High-resolution global earth system modeling (ESM) data is computationally expensive to produce, but crucial for assessing climate change effects at local and regional scales. Here, we adapt a new deep learning technique, called fast super-resolution convolutional neural network, termed FSRCNN-ESM, to inexpensively remap climate data from low resolution to high-resolution grids.
FSRCNN-ESM’s reconstruction of high-resolution spatial patterns demonstrates better skill at statistical downscaling of surface temperature, radiative fluxes, and precipitation as compared to other prevalent machine learning methods, while also being computationally less expensive to train.

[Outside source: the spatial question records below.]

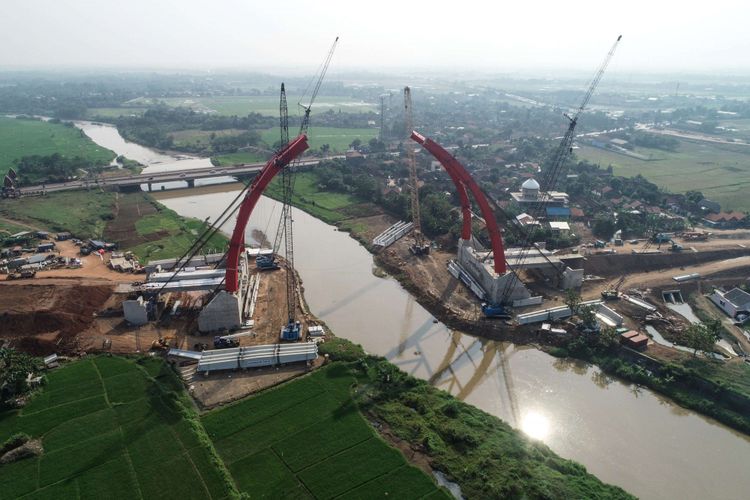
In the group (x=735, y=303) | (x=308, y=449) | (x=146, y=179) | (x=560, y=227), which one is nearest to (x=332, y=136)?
(x=146, y=179)

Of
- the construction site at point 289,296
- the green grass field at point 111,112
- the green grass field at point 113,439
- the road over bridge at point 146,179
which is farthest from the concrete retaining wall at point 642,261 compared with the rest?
the green grass field at point 111,112

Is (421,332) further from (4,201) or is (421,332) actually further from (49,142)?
Answer: (49,142)

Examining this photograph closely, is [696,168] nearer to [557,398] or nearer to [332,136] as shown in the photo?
[332,136]

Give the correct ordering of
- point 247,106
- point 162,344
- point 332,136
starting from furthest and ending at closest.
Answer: point 247,106 → point 332,136 → point 162,344

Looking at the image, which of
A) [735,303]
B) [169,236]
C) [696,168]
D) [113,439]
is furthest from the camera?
[696,168]

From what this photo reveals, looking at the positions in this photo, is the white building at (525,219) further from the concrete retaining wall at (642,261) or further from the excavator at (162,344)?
the excavator at (162,344)

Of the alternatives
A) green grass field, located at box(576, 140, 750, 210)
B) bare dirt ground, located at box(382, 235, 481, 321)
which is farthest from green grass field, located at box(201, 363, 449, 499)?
green grass field, located at box(576, 140, 750, 210)

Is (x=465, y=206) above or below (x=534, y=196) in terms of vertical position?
above

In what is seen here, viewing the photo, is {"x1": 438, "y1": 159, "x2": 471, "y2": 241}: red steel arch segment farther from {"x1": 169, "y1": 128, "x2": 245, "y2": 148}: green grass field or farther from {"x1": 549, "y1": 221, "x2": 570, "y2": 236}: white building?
{"x1": 169, "y1": 128, "x2": 245, "y2": 148}: green grass field
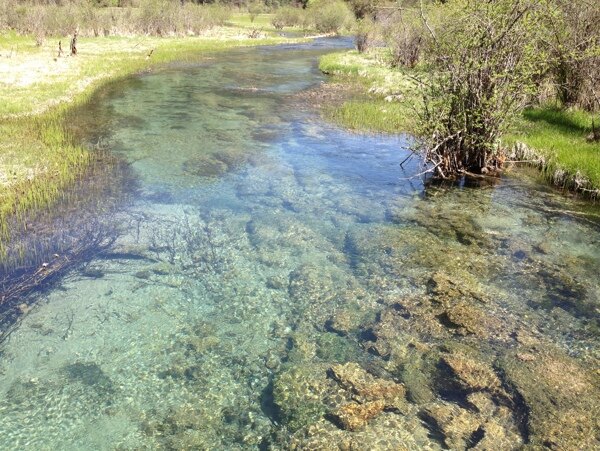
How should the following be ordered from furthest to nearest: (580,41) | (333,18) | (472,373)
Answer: (333,18)
(580,41)
(472,373)

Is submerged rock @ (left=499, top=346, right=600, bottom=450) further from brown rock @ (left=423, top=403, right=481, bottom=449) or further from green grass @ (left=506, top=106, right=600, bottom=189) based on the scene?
green grass @ (left=506, top=106, right=600, bottom=189)

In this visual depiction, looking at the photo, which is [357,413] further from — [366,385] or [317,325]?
[317,325]

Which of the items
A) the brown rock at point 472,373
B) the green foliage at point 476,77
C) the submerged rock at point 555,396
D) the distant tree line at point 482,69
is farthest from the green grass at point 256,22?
the submerged rock at point 555,396

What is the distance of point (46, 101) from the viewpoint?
866 inches

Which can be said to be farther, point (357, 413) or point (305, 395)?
point (305, 395)

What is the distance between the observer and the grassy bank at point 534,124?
45.7ft

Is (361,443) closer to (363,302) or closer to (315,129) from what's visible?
(363,302)

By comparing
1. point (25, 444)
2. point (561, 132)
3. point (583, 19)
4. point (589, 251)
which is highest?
point (583, 19)

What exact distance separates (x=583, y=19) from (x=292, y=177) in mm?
11871

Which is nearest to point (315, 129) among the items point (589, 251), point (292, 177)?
point (292, 177)

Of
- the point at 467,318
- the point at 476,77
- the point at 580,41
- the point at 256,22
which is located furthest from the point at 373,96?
the point at 256,22

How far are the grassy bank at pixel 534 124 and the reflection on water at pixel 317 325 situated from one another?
1.16 m

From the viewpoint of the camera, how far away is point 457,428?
19.4ft

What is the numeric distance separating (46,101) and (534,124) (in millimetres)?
20939
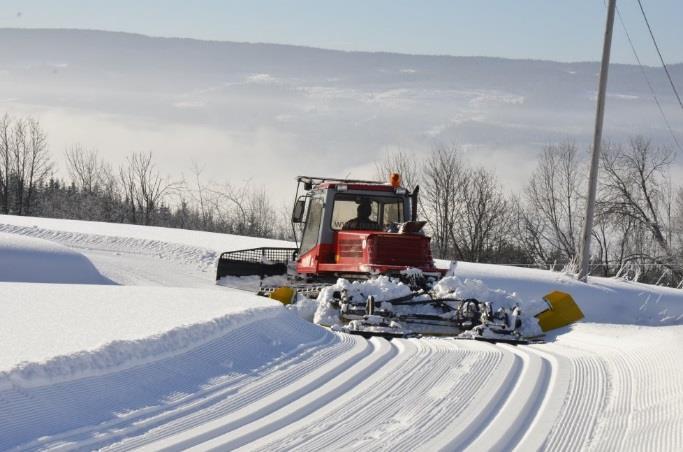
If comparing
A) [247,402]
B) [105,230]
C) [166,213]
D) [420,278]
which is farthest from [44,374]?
[166,213]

We present a first application of a fast super-resolution convolutional neural network (FSRCNN) based approach for downscaling earth system model (ESM) simulations. Unlike other super-resolution approaches, FSRCNN uses the same input feature dimensions as the low-resolution input. This allows it to have smaller convolution layers, avoiding over-smoothing, and reduced computational costs. We adapt the FSRCNN to improve reconstruction on ESM data, which includes an additional patch extraction step with non-linear mapping to improve accuracy. We term this adaptation the FSRCNN-ESM. We use high-resolution (25 km) monthly averaged model output of five surface variables over a part of North America from the US Department of Energy's Energy Exascale Earth System Model's control simulation. These high-resolution and corresponding coarsened low-resolution (100 km) pairs of images are used to train the FSRCNN-ESM and evaluate its use as a downscaling approach. We find that FSRCNN-ESM outperforms FSRCNN and other super-resolution methods in reconstructing high-resolution images producing finer spatial scale features with better accuracy for surface temperature, surface radiative fluxes, and precipitation.